Appena toccato terra, il primo pensiero di Francesca è stato cercare una farmacia: «Volevo comprare dei pannolini per il bambino, siamo scesi dalla Concordia che non avevamo più nulla. Niente vestiti, farmaci o giocattoli. Ma eravamo vivi e eravamo insieme». I bresciani hanno trascorso la notte in un appartamento di solito affittato ai turisti, messo a disposizione da un’agenzia immobiliare. «La casetta era proprio affacciata sul porto. Dopo essere riusciti a tranquillizzare e far addormentare i nostri figli, ci siamo messi sul balcone. E lì siamo rimasti tutta notte, atterriti e in silenzio, a guardare quel disastro tremendo da cui eravamo appena scampati».

La Concordia riversa su un fianco, fotografata dall'elicottero - Foto Ansa/Enzo Russo © www.giornaledibrescia.it
La Concordia riversa su un fianco, fotografata dall'elicottero - Foto Ansa/Enzo Russo © www.giornaledibrescia.it

Sull’isola la famiglia Tosi ha voluto tornare dopo pochi mesi: «A luglio del 2012 siamo andati a trovare chi ci aveva aiutati.
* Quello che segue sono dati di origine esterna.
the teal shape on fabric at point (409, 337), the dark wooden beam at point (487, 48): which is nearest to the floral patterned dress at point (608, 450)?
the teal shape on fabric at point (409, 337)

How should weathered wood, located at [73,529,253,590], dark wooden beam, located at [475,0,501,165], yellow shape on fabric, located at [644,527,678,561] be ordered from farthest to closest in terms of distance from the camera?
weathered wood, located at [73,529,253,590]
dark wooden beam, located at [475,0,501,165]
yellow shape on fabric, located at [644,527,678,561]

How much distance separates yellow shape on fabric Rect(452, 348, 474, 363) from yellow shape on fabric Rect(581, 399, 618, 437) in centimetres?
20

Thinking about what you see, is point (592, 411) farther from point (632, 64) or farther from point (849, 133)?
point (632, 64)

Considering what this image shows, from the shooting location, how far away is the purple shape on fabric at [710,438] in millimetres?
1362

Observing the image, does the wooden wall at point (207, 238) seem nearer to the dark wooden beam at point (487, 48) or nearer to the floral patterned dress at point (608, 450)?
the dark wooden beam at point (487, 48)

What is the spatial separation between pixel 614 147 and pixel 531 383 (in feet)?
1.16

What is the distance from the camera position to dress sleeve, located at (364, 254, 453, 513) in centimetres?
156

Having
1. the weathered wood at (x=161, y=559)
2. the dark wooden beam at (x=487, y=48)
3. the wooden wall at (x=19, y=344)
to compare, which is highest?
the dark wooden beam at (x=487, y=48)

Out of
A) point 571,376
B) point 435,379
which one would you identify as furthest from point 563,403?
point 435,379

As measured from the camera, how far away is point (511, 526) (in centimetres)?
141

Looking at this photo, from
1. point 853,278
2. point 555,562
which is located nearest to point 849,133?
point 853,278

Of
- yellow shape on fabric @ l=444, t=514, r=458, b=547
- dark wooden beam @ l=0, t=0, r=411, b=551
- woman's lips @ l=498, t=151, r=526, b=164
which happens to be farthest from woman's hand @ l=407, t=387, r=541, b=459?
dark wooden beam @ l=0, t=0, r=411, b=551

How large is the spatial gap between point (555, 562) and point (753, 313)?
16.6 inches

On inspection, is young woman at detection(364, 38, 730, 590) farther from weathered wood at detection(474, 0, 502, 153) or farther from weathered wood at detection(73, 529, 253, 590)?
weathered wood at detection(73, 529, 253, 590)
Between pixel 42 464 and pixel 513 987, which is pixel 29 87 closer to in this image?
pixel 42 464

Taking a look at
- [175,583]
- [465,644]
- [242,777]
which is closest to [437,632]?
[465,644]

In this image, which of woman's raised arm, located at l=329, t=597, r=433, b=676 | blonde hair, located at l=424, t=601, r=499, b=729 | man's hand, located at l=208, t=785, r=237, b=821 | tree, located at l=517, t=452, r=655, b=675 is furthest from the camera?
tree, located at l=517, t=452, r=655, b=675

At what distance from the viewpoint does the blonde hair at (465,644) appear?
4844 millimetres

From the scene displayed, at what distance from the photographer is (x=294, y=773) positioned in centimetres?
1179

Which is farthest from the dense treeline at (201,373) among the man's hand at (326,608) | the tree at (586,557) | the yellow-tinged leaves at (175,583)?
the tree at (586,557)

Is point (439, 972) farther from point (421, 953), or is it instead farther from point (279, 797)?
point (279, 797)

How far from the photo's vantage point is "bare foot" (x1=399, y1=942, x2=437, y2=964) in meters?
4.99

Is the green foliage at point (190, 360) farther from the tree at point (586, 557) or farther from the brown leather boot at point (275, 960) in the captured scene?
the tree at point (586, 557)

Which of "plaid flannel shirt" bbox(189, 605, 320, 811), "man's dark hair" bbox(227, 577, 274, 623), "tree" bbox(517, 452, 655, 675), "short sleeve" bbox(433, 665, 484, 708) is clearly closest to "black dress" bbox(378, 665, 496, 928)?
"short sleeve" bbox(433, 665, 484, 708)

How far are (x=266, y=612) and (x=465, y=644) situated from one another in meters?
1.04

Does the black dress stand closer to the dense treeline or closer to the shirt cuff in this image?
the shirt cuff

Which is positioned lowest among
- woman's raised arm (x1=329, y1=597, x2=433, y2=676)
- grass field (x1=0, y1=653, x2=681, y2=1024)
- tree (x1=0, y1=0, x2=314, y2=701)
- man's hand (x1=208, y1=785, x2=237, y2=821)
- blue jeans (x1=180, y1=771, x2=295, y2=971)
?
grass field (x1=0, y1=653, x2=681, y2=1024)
Volevamo salutare i gigliesi, parlare con loro, dire ancora una volta grazie». Come per chiudere un cerchio. Anche se l’ultimo, incredibile, segno del destino doveva ancora arrivare. Dopo che la vita li aveva messi davanti a un’esperienza tanto forte, i coniugi di Lonato si sono ripromessi che non avrebbero sprecato neanche uno dei preziosi giorni ricevuti in dono. «Abbiamo deciso di avere un terzo figlio: Alessandro è nato nove mesi dopo il nostro ritorno sull’isola».

Il destino in un nome

Il destino ha voluto che venisse al mondo il 14 aprile, giorno del naufragio del Titanic, ma il segno vero è un altro. Due anni fa, leggendo un’intervista, Francesca ha scoperto che il primo militare della Capitaneria di Livorno a mettersi in contatto via radio con la Concordia si chiamava Alessandro Tosi, esattamente come il suo terzogenito. Fu proprio lui, sottocapo in sala operativa, a capire che qualcosa non tornava, dopo che - nonostante i passeggeri chiamassero dalla nave i soccorsi - la plancia di comando continuava a rifiutare interventi di aiuto. «Mi sono messa in contatto con lui e gli ho raccontato la coincidenza. Eravamo entrambi molto commossi».

Il risvolto giudiziario

L'ex comandante Francesco Schettino, a ottobre 2012, in occasione dell'udienza per l'incidente probatorio - Foto Ansa/Maurizio Degl'Innocenti © www.giornaledibrescia.it
L'ex comandante Francesco Schettino, a ottobre 2012, in occasione dell'udienza per l'incidente probatorio - Foto Ansa/Maurizio Degl'Innocenti © www.giornaledibrescia.it

Una storia, quella della famiglia bresciana, che è solo una delle miriadi di esistenze che si intrecciano con il naufragio della nave da crociera. Tra queste, quella del comandante Francesco Schettino, condannato nel 2017 a 16 anni di reclusione, pena che sta scontando nel carcere di Rebibbia. L’ex ufficiale, la cui condotta fu definita dai giudici della Corte Costituzionale «negligente», abbandonò la nave senza prima di assicurare la vita dei passeggeri.

Una valutazione in contrasto con il comportamento che oggi il 61enne tiene in carcere, dove è definito «detenuto modello», studia per laurearsi in Giornalismo e Giurisprudenza e aspetta le visite dei famigliari, tra cui la figlia Rossella. Nel frattempo, i suoi legali sono in attesa di avere il riscontro della Corte Europea dei diritti dell’uomo di Strasburgo, a cui quattro anni fa hanno chiesto la revisione del processo.